Throughout most of the 1990s, Sharon Stone was considered one of the biggest movie stars in the world—and certainly among the most objectified and sexualized. She famously alleged on multiple occasions that director Paul Verhoeven tricked her into doing full frontal nudity in Basic Instinct, a charge Verhoeven continues to deny. The aftermath of that movie, however, was Stone becoming a major star. And yet, she was essentially typecast into the femme fatale role wherein she would often vamp, disrobe, and be punished at the end.

Notably the one film she produced in the ‘90s was her own star vehicle, The Quick and the Dead (1995). That revisionist Western from Sam Raimi saw Stone play a Clint Eastwood type who was not objectified at all. Instead she took what she wanted from the likes of Russell Crowe and a baby-faced Leonardo DiCaprio. The movie was also a flop and the following year she was in another sensual thriller, Diabolique.

None of which is to say that Stone was not respected at the time. In 1996 she received an Oscar nomination for Best Actress after appearing in Martin Scorsese’s Casino where she played a showgirl-turned-unfaithful mafia wife. Yet her career was clearly boxed in by how almost entirely male producers and male-run studios perceived her as the “blonde bombshell” in a decade with virtually no women directors leading major studio projects. The ones who did were either directing romantic comedies or were not making “women’s pictures” (which is to say movies starring women), a la Kathryn Bigelow’s Point Break.

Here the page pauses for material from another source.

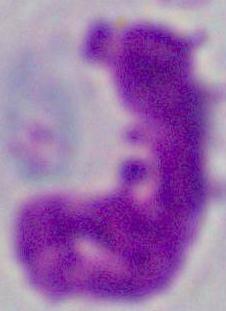

Captured at 1000x magnification. Micrograph. A leukocyte is seen.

So to learn that Stone couldn’t get studio heads to take seriously the idea of a Barbie movie in a decade dominated by family entertainment like Toy Story, the Disney Renaissance, or, you know, Spielberg and dinosaurs, is illuminating. Especially since Robbie’s career shares a few overlaps with Stone, including how she got a lot of critics’ attention by starring as a bombshell wife of dubious loyalty in a Martin Scorsese picture: 2013’s The Wolf of Wall Street. But Robbie was able to carve out a niche as both a star and producer that’s allowed her to experiment in a variety of films and genres, including getting a studio to make a Barbie movie that low-key acts as an Intro to Feminism 101 seminar.

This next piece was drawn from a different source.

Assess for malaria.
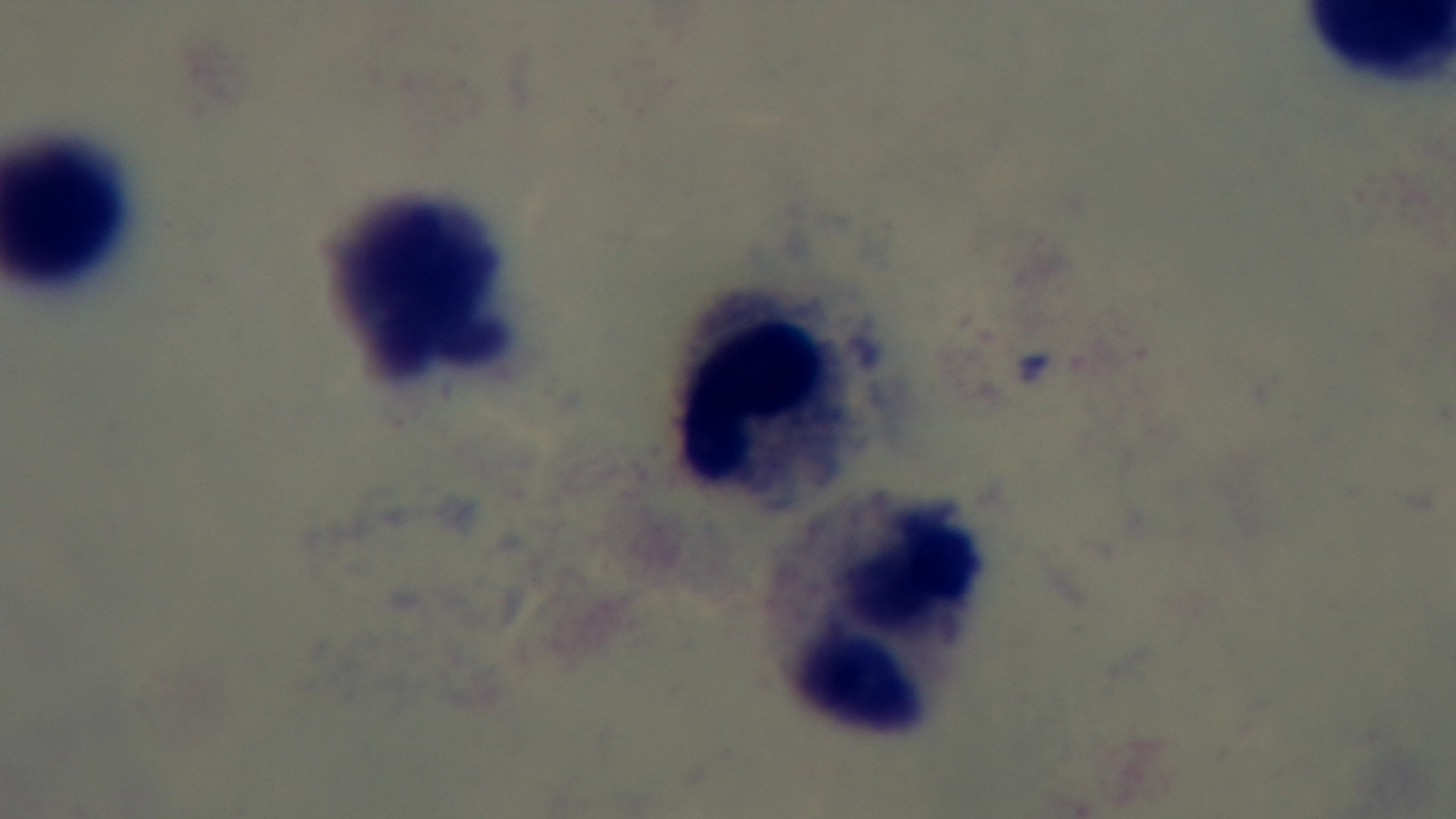
It is uninfected.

In a certain sense, it does suggest demonstrable progress has been made in a culture that has undergone a kind of reckoning with the #MeToo movement, which saw Hollywood at the epicenter of its beginnings in 2017. Still, the fact Robbie had to encourage executives to be brave about making Barbie, even as some executives at Mattel apparently cringed at the “gynecologist” joke, suggests the progress is not nearly as far as we might hope.